§ **Exercises**:
1. Translate this sentence from the accretion disk text into Spanish: "Their research raises numerous questions that remain unanswered."
2. Please extract the passage of the accretion disk text starting at "The shape of the accretion disk around" and ending at "Seyfert I galaxy.".

§ **Reading text**:

** begin **

The shape of the accretion disk around a black hole can be determined by the polarization of its X-ray emission.

A team of astronomers from the Sternberg Astronomical Institute of Moscow State University, together with their Italian colleagues, developed an original method for determining the shape of accretion disks around black holes in X-ray binaries and active galactic nuclei by analyzing the degree of polarization of their X-ray emission. It turned out that the X-ray emission from accretion disks is sensitive to the disk shape and should be linearly polarized if the disk has a thin "pancake" shape. These theoretical predictions were confirmed by observations: the method was tested on several X-ray binaries with black holes, as well as on a Seyfert I galaxy.

Compact cosmic objects such as black holes (BHs) remain mysterious and essentially hypothetical, despite the discovery of numerous "black hole candidates" about which astrophysicists have little doubt (see, for example, the news item " The Black Hole of the Galaxy M87: An Interior Portrait ," Elements, April 14, 2019). Their research raises numerous questions that remain unanswered. For example, there is no clear understanding of what occurs in the immediate vicinity of BHs. Specifically, until recently, scientists could only make theoretical guesses about the shape of disks of matter falling into BHs (see the problem "Disk Accretion "). Various theories of the structure of accretion disks were proposed decades ago, but experimental data allowing one to determine which best describes reality was still lacking. This situation changed after the launch of the Imaging X-ray Polarimetry Explorer ( IXPE ) space telescope, which helped scientists obtain data that could revolutionize astrophysics textbooks.

There are three main possible shapes for an accretion disk: a "cylinder," a "sphere," and a thin, flat "pancake" (Fig. 2). The first calculations by Soviet astrophysicists in the 1970s hinted at a flat shape, but it was impossible to verify this guess at the time: telescopes and data analysis methods were limited in their ability to penetrate so deeply into the vicinity of black holes.

Observations of black holes conducted with the IXPE have confirmed what scientists had previously only suspected: X-ray emission from accretion disks is polarized . Furthermore, their polarization is linear and depends on the optical thickness of the disk, as well as its spatial orientation. The latter was predicted by Soviet physicists R. Sunyaev and L. Titarchuk back in 1985 based on theoretical calculations in strict accordance with relativistic radiative transfer theory (R. Sunyaev, L. Titarchuk, 1985. Comptonization of low-frequency radiation in accretion disks: Angular distribution and polarization of hard radiation ).

Now, MSU scientists have verified the previously proposed relationship between the degree of polarization, optical thickness, and the angle between the disk plane and the observer's direction, using a wide range of polarimetric measurements and synchronous spectral observations conducted by the NICER , NuSTAR , and Swift space telescopes. Importantly, confirming the relationship between polarization, disk thickness, and its orientation immediately confirms the shape of the accretion disk: it is "flat"! But first things first.

** end **

§ **Listed records**:
** begin **

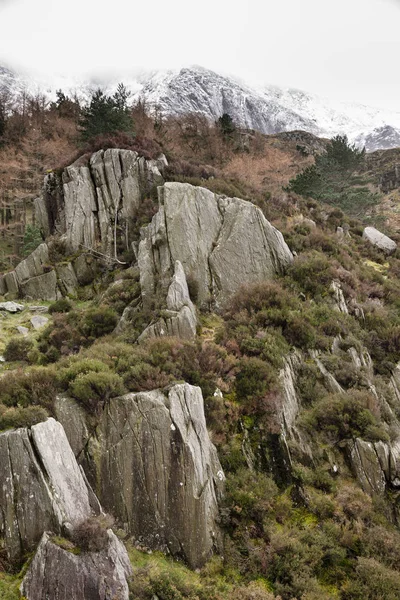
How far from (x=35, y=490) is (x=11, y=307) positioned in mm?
16722

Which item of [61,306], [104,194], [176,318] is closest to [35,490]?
[176,318]

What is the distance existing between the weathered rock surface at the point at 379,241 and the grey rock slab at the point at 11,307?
1055 inches

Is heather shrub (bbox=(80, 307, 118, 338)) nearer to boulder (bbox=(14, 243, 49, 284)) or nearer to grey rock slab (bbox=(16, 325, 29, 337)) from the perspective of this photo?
grey rock slab (bbox=(16, 325, 29, 337))

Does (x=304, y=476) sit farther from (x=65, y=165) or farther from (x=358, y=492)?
(x=65, y=165)

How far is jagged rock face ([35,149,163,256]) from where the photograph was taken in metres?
25.4

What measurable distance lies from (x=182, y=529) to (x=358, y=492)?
194 inches

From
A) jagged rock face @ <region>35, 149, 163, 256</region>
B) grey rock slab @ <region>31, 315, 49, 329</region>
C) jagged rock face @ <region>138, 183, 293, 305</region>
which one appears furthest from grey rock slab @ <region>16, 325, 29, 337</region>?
jagged rock face @ <region>35, 149, 163, 256</region>

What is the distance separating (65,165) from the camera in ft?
92.7

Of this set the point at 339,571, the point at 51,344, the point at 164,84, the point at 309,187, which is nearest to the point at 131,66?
→ the point at 164,84

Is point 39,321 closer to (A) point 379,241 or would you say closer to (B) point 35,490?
(B) point 35,490

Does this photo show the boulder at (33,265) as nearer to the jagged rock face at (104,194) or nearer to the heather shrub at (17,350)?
the jagged rock face at (104,194)

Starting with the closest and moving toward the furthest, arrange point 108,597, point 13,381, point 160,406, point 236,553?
point 108,597 < point 236,553 < point 160,406 < point 13,381

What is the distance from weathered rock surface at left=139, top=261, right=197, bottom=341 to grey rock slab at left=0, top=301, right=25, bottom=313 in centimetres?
1151

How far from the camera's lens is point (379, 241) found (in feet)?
100
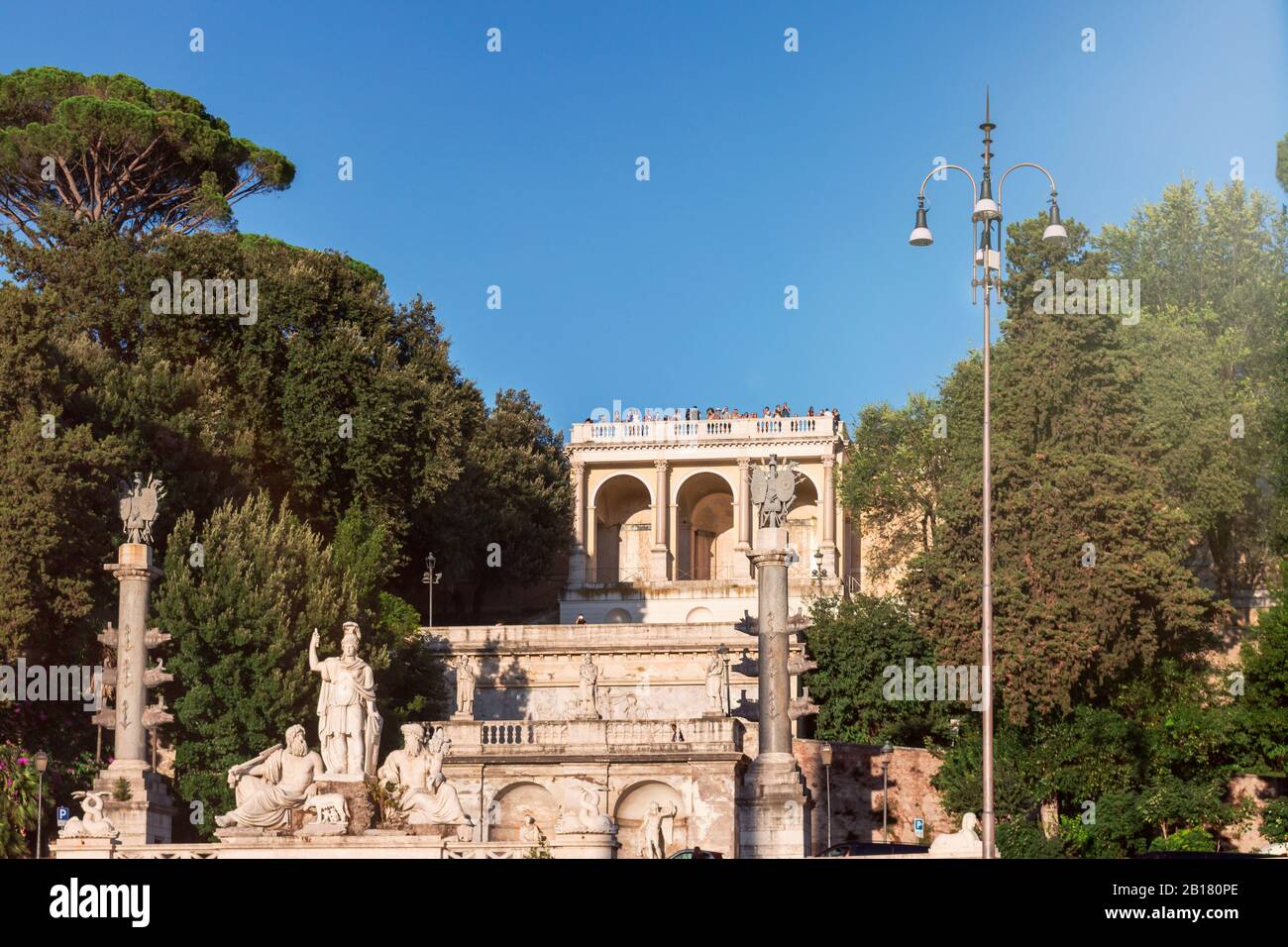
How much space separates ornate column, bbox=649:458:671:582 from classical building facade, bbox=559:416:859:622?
0.04 meters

** end **

§ **Expected outputs**:
1. Su investigación plantea numerosas preguntas que siguen sin respuesta.

2.
The shape of the accretion disk around a black hole can be determined by the polarization of its X-ray emission.

A team of astronomers from the Sternberg Astronomical Institute of Moscow State University, together with their Italian colleagues, developed an original method for determining the shape of accretion disks around black holes in X-ray binaries and active galactic nuclei by analyzing the degree of polarization of their X-ray emission. It turned out that the X-ray emission from accretion disks is sensitive to the disk shape and should be linearly polarized if the disk has a thin "pancake" shape. These theoretical predictions were confirmed by observations: the method was tested on several X-ray binaries with black holes, as well as on a Seyfert I galaxy.